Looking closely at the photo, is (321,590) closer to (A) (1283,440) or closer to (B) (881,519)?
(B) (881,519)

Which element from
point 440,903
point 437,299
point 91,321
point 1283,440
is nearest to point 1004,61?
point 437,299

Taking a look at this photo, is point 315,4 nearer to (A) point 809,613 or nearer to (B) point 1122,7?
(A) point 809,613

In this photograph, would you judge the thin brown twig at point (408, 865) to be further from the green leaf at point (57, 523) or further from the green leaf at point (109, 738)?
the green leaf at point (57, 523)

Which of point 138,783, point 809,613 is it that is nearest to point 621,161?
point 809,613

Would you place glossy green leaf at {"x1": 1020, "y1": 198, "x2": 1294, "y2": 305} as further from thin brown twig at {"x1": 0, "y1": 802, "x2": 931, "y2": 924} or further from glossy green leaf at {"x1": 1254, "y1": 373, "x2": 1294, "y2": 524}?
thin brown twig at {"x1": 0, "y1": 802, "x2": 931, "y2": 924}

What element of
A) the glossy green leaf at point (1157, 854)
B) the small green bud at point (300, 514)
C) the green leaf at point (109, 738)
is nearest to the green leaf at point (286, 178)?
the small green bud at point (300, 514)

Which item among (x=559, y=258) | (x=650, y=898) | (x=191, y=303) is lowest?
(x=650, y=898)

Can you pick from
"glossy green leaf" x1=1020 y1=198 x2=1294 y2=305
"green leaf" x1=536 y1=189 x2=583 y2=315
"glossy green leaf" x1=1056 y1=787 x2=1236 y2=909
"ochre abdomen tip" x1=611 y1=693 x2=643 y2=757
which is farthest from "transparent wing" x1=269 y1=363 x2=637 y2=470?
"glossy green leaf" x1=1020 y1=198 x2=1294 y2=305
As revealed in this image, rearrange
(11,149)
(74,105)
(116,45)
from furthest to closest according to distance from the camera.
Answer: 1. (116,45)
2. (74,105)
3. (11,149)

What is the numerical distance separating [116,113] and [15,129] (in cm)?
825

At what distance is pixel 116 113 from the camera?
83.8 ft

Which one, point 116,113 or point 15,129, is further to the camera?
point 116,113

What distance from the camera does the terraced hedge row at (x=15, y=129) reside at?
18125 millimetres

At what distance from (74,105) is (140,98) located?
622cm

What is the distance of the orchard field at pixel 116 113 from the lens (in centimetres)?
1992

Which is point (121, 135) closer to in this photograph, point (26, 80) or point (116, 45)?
----
**What to produce**
Copy out word for word the stretch from the line containing "As revealed in this image, rearrange" through the end of the items.

**Expected answer**
As revealed in this image, rearrange
(11,149)
(74,105)
(116,45)
from furthest to closest according to distance from the camera.
Answer: 1. (116,45)
2. (74,105)
3. (11,149)

What is the numerical distance separating [116,113] and [15,129] (in cm)?
825

At what distance is pixel 116 113 from the camera?
83.8 ft

Which one, point 116,113 or point 15,129, is further to the camera?
point 116,113

What distance from the camera does the terraced hedge row at (x=15, y=129) reside at?
18125 millimetres

At what distance from (74,105) is (140,98) located?
622cm

What is the distance of the orchard field at pixel 116 113 from the lens (in centimetres)?
1992

Which is point (121, 135) closer to in this photograph, point (26, 80) or point (116, 45)?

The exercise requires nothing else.